三月十七,孙管事出门了。
他仍没坐二房的车。辰时末,他换一身灰布短褐,手里提着一只空食盒,从后巷雇了辆青篷小车,往城北去。
长风的人没跟太近。永济桥一带人多车也多,桥下有卖茶的棚子,旁边修鞋、磨刀、卖炊饼。孙管事下了车,没往西边那片勋贵旧宅走,只进了桥下茶棚。

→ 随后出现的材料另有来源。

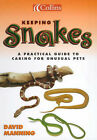 Keeping Snakes by David Manning (Paperback, 2000)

那茶棚搭得低,每张桌上都有碗号,粗瓷碗底刻着数字,免得伙计收错。孙管事坐东边第二桌,碗底是“三”;后来一个车夫坐到第三桌,碗底是“七”。
长风回话时,案上还放着那根从针线摊缠回来的朱线。
“他坐了多久?”
“两盏茶。叫了一碗粗茶,没喝完,食盒搁在脚边。”
“见了谁?”
“一个戴斗笠的车夫,年纪看不清。车停在桥北柳树下,车辕上挂过一枚旧铜牌,外圈有云纹。”
云纹铜牌——秦合的旧伙计说过,秦合每月初九去城北小院议事,院外正停过带云纹铜牌的侯府车马。
沈照檀把朱线往纸边压了压。
同样是云纹,不等于同一辆车。上京勋贵的旧车马不少,云纹也不是宁远侯府独有。可相同的纹样,一次次出现在青灯巷、柳叶巷、城北桥边,就不能再当寻常巧合。它像一枚边缘磨损的铜钱,每回只露一角,露得多了,轮廓也就出来了。
她仍没在纸上写“侯府”二字,只在“云纹”旁边点了一点。
“他们怎么换的?”
“孙管事起身时,食盒还在脚边。车夫进棚买茶,坐到他隔壁,两人没说话。茶棚伙计收碗时,把一只窄木匣放到食盒旁。孙管事提走食盒,车夫拿走木匣。”
“窄木匣原本是谁带来的?”
“看不准。像是伙计从茶柜底下拿出来的。”
茶棚也是一只手。桥边人杂,比院门安全。孙管事不进无匾小院,车夫不进谢府,中间隔着茶棚伙计和一只木匣——出了事,每个人都能说自己只是喝茶、收碗、拿错东西。这才是会藏的线。
沈照檀没有坐着听完。她起身走到案侧,把那根缠回来的朱线拈在指间,对着窗光看了看。线是寻常的绣线,染得不匀,一头还沾着点茶棚桌上的油渍。她用指甲掐了掐线头——线脆,一掐就断,是新线,不是旧物。